SUPERINTENDENT RICHARD NIXON KIMANZI, A veteran police officer, honked the horn of his self-drive official police car for the gateman to open the gates for him at his Section 58 residence.

His house was a short distance from Nakuru town, a few meters from the railway line. There had been a lot of work at the office, paperwork to close his three-year-old case. The case had turned out to be expensive for the station, for it was not forthcoming. The only option was to close it and stack the file in the cabinet of unsolved cold cases. That’s why he was getting home late after missing the family dinner for the third time.

Hardly had he entered his bedroom when his cell phone vibrated. The caller ID indicated ‘Private’, and apprehension of such calls gripped him. He never picked up anonymous calls, but he found himself answering this.

“I know the drugs and Mungiki connection to the spate of murders and robberies you want to solve,” the caller said. “Meet me at Taidy’s in thirty; I’ll give you more info.” And with that, the caller hang up.

The idea was alluring, but the thought of it was risky. However, Richard gave in to temptation and decided to take the risk. The caller had mentioned one fact that was known only to him and the government pathologist—the murder victims had traces of cocaine and heroin in their systems and a note, more like a calling card, forced down their throats or other orifices with Mungiki written on them. He had decided to hold on to this info so as not to cause alarm about the re-emergence and change of modus operandi of the outlawed sect.

The pressure mounting on him to close the case while every part of him wanted to catch the killer, or killers, brought ominous desperation. In fact, another murder had been reported at Lanet, near the 3rd  Battalion the Kenya Rifles barracks.

He got the look he expected when he told his wife he’d be back by midnight. But he had to go.

On the way, he called units on patrol in the area to converge at the Club Taidy’s. Whoever the caller was would sleep in the comfort of one of the cells at the Central Police station.

At the Kenyatta Avenue roundabout, he was flagged down by a traffic police officer—odd for traffic police to be on duty at this hour of the night in Nakuru. Seldom would you spot one after seven o’clock, 7:30 p.m. if you’re that lucky.

Afande, is there a problem?” the cop asked.

“Nay, just routine check,” Richard answered. Well, that was true. Richard was known to prowl the streets at night, checking whether those on night patrols were actually doing their work and not up to some mischief.

“But you’re supposed to be home. This is not your work. You should leave the streets to us.”

“It doesn’t cost a thing to lose a few hours’ sleep to check on how you guys are doing,” Richard told his junior officer. He liked the constable’s confidence.
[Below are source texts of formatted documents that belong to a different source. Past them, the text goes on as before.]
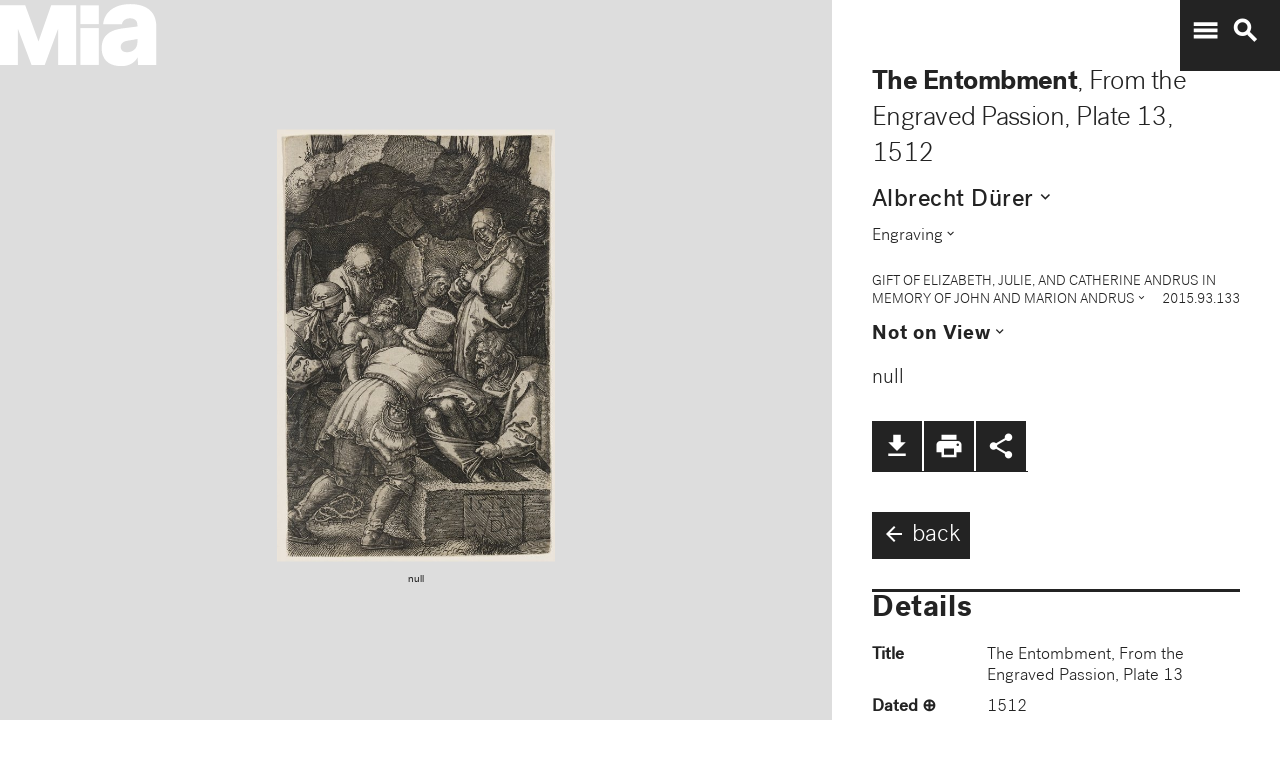

--- FILE ---
content_type: text/plain
request_url: https://mia-dimensions.s3.amazonaws.com/121513/sheet.svg
body_size: 2670
content:
<svg viewbox="0 0 400 320" class="dimension-view"><rect x="20" y="20.839982728717757" width="173.43558519832854" height="279.16001727128224" class="edge"></rect><line x1="20" y1="20.839982728717757" x2="20.839982728717775" y2="20.0" class="edge"></line><line x1="193.43558519832854" y1="20.839982728717757" x2="194.27556792704632" y2="20.0" class="edge"></line><line x1="193.43558519832854" y1="300" x2="194.27556792704632" y2="299.16001727128224" class="edge"></line><line x1="20.839982728717775" y1="20.0" x2="194.27556792704632" y2="20.0" class="edge"></line><line x1="194.27556792704632" y1="20.0" x2="194.27556792704632" y2="299.16001727128224" class="edge"></line><text x="106.71779259916427" y="296" text-anchor="middle">7.3 cm</text><text x="191.43558519832854" y="160.41999136435888" text-anchor="end">11.8 cm</text><text x="40.41999136435889" y="20.419991364358868" text-anchor="start">1 mm</text><g fill-rule="evenodd" transform="translate(213.43558519832854,140.81939440701353)">
      <g class="tennis-ball" transform="scale(0.5685021628320945,0.5685021628320945)">
        <circle class="ball" cx="140.5" cy="140.5" r="139.5"></circle>
        <path class="line" d="M35.4973996,48.6564543 C42.5067217,75.8893541 47.1024057,103.045405 48.5071593,129.267474 C49.2050919,142.295548 49.1487206,156.313997 48.4007524,171.179475 C47.3170518,192.717458 44.831768,215.405368 41.2689042,238.548172 C44.0920595,241.405174 47.0377013,244.140872 50.0973089,246.746747 C54.274085,220.981656 57.1814249,195.664391 58.388118,171.681997 C59.152645,156.487423 59.2103921,142.12682 58.4928407,128.732526 C56.9456805,99.8522041 51.6525537,69.9875212 43.5965239,40.1505937 C40.7799535,42.8710386 38.077622,45.7089492 35.4973996,48.6564543 L35.4973996,48.6564543 Z"></path>
        <path class="line" d="M209.929126,19.4775696 C207.210255,20.7350524 204.523231,22.0798819 201.877774,23.5155872 C185.816543,32.2321125 172.62404,43.5997536 163.365582,57.9858795 C152.309799,75.1647521 147.361062,95.9365435 149.519284,120.438716 C153.246233,162.750546 177.6149,202.948254 215.783496,239.999593 C219.369774,243.480895 223.018502,246.874207 226.714223,250.176799 C229.361836,248.092694 231.93214,245.91478 234.420126,243.648068 C230.467945,240.143617 226.570656,236.534305 222.748767,232.824289 C186.140739,197.287837 162.958794,159.047704 159.480716,119.561284 C157.514766,97.2419721 161.935618,78.6859198 171.774644,63.3976879 C180.045966,50.5454103 191.971382,40.2695847 206.647666,32.3046788 C211.02518,29.9289759 215.539302,27.8153877 220.133919,25.9481492 C216.833521,23.6494818 213.429097,21.4897954 209.929126,19.4775696 L209.929126,19.4775696 Z"></path>
    </g></g></svg>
“Exactly,” the policeman said. “That’s why we want you to get a message to your colleagues, those whom you’ve rallied and think like you. You are interfering with us, and that must stop.”
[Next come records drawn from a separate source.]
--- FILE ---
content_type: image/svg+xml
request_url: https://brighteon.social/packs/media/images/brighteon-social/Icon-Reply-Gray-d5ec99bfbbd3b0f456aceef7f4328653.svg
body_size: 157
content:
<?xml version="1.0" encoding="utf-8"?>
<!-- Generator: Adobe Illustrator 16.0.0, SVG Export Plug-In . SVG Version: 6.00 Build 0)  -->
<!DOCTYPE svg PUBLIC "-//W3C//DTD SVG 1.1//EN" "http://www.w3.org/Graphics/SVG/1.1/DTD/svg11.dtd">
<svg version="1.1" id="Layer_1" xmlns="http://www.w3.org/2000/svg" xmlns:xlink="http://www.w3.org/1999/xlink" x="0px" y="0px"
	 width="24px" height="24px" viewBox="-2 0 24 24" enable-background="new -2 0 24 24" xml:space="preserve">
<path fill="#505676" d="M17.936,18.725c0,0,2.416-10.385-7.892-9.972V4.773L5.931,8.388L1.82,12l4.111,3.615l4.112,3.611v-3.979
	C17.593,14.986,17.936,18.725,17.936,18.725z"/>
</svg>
“It was you …” realisation was like wavelets of a coming storm on a calm sea on Richard.

“Yes,” the policeman replied, pulling the trigger of a concealed pistol.

The nine millimetre fired at point blank range. “You should have stayed where you belong. Get your fat pay slip and enjoy privileges that befit you; leave the streets we prowl to us. You were getting too close to us and made the connection that we are the most feared in Nakuru of late. If only you could get us better pay …”
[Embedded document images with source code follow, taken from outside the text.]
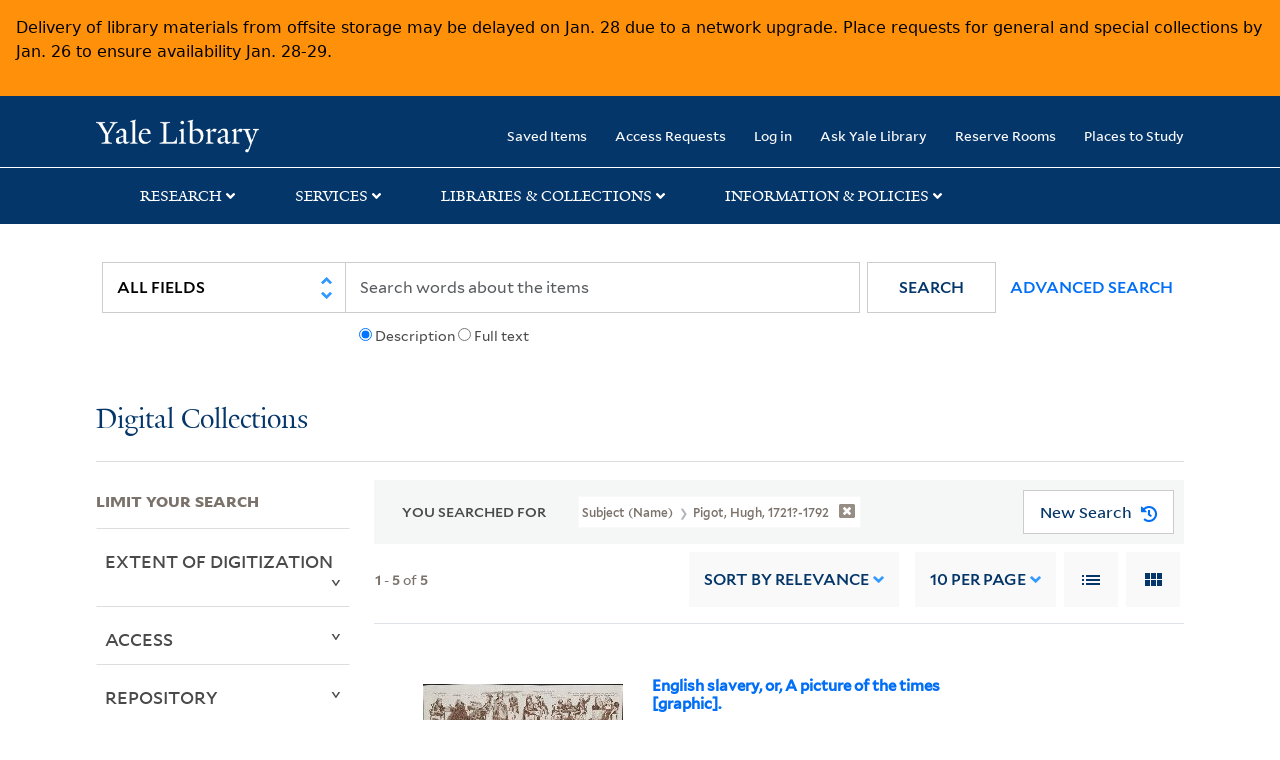

--- FILE ---
content_type: text/html; charset=utf-8
request_url: https://collections.library.yale.edu/catalog/range_limit?f%5BsubjectName_ssim%5D%5B%5D=Pigot%2C+Hugh%2C+1721%3F-1792&range_end=1868&range_field=year_isim&range_start=1782
body_size: 737
content:
<ul class="facet-values list-unstyled ">
  <li><span class="facet-label"><a class="facet-select" rel="nofollow" href="/catalog?f%5BsubjectName_ssim%5D%5B%5D=Pigot%2C+Hugh%2C+1721%3F-1792&amp;range%5Byear_isim%5D%5Bbegin%5D=1782&amp;range%5Byear_isim%5D%5Bend%5D=1789&amp;range_end=1868&amp;range_field=year_isim&amp;range_start=1782"><span class="from" data-blrl-begin="1782">1782</span> to <span class="to" data-blrl-end="1789">1789</span></a></span><span class="facet-count">4</span></li><li><span class="facet-label"><a class="facet-select" rel="nofollow" href="/catalog?f%5BsubjectName_ssim%5D%5B%5D=Pigot%2C+Hugh%2C+1721%3F-1792&amp;range%5Byear_isim%5D%5Bbegin%5D=1790&amp;range%5Byear_isim%5D%5Bend%5D=1799&amp;range_end=1868&amp;range_field=year_isim&amp;range_start=1782"><span class="from" data-blrl-begin="1790">1790</span> to <span class="to" data-blrl-end="1799">1799</span></a></span><span class="facet-count">0</span></li><li><span class="facet-label"><a class="facet-select" rel="nofollow" href="/catalog?f%5BsubjectName_ssim%5D%5B%5D=Pigot%2C+Hugh%2C+1721%3F-1792&amp;range%5Byear_isim%5D%5Bbegin%5D=1800&amp;range%5Byear_isim%5D%5Bend%5D=1809&amp;range_end=1868&amp;range_field=year_isim&amp;range_start=1782"><span class="from" data-blrl-begin="1800">1800</span> to <span class="to" data-blrl-end="1809">1809</span></a></span><span class="facet-count">0</span></li><li><span class="facet-label"><a class="facet-select" rel="nofollow" href="/catalog?f%5BsubjectName_ssim%5D%5B%5D=Pigot%2C+Hugh%2C+1721%3F-1792&amp;range%5Byear_isim%5D%5Bbegin%5D=1810&amp;range%5Byear_isim%5D%5Bend%5D=1819&amp;range_end=1868&amp;range_field=year_isim&amp;range_start=1782"><span class="from" data-blrl-begin="1810">1810</span> to <span class="to" data-blrl-end="1819">1819</span></a></span><span class="facet-count">0</span></li><li><span class="facet-label"><a class="facet-select" rel="nofollow" href="/catalog?f%5BsubjectName_ssim%5D%5B%5D=Pigot%2C+Hugh%2C+1721%3F-1792&amp;range%5Byear_isim%5D%5Bbegin%5D=1820&amp;range%5Byear_isim%5D%5Bend%5D=1829&amp;range_end=1868&amp;range_field=year_isim&amp;range_start=1782"><span class="from" data-blrl-begin="1820">1820</span> to <span class="to" data-blrl-end="1829">1829</span></a></span><span class="facet-count">0</span></li><li><span class="facet-label"><a class="facet-select" rel="nofollow" href="/catalog?f%5BsubjectName_ssim%5D%5B%5D=Pigot%2C+Hugh%2C+1721%3F-1792&amp;range%5Byear_isim%5D%5Bbegin%5D=1830&amp;range%5Byear_isim%5D%5Bend%5D=1839&amp;range_end=1868&amp;range_field=year_isim&amp;range_start=1782"><span class="from" data-blrl-begin="1830">1830</span> to <span class="to" data-blrl-end="1839">1839</span></a></span><span class="facet-count">0</span></li><li><span class="facet-label"><a class="facet-select" rel="nofollow" href="/catalog?f%5BsubjectName_ssim%5D%5B%5D=Pigot%2C+Hugh%2C+1721%3F-1792&amp;range%5Byear_isim%5D%5Bbegin%5D=1840&amp;range%5Byear_isim%5D%5Bend%5D=1849&amp;range_end=1868&amp;range_field=year_isim&amp;range_start=1782"><span class="from" data-blrl-begin="1840">1840</span> to <span class="to" data-blrl-end="1849">1849</span></a></span><span class="facet-count">0</span></li><li><span class="facet-label"><a class="facet-select" rel="nofollow" href="/catalog?f%5BsubjectName_ssim%5D%5B%5D=Pigot%2C+Hugh%2C+1721%3F-1792&amp;range%5Byear_isim%5D%5Bbegin%5D=1850&amp;range%5Byear_isim%5D%5Bend%5D=1859&amp;range_end=1868&amp;range_field=year_isim&amp;range_start=1782"><span class="from" data-blrl-begin="1850">1850</span> to <span class="to" data-blrl-end="1859">1859</span></a></span><span class="facet-count">0</span></li><li><span class="facet-label"><a class="facet-select" rel="nofollow" href="/catalog?f%5BsubjectName_ssim%5D%5B%5D=Pigot%2C+Hugh%2C+1721%3F-1792&amp;range%5Byear_isim%5D%5Bbegin%5D=1860&amp;range%5Byear_isim%5D%5Bend%5D=1868&amp;range_end=1868&amp;range_field=year_isim&amp;range_start=1782"><span class="from" data-blrl-begin="1860">1860</span> to <span class="to" data-blrl-end="1868">1868</span></a></span><span class="facet-count">1</span></li>
</ul>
The traffic cop fired two more shots into Richard’s chest, then one headshot. He then turned and fired in the air, a kind of police-gangster shoot-out scene.

Street families that frequented Kenyatta Avenue outside Shik Park Hotel, Shoppers Paradise, and Tuskys Supermarket ran for cover, and prostitutes who had not yet been picked ducked into the nearby clubs that were almost closing—thanks to Mututho Law.

“Officer down! Officer down!” the traffic policeman yelled on his radio as he fired in the air.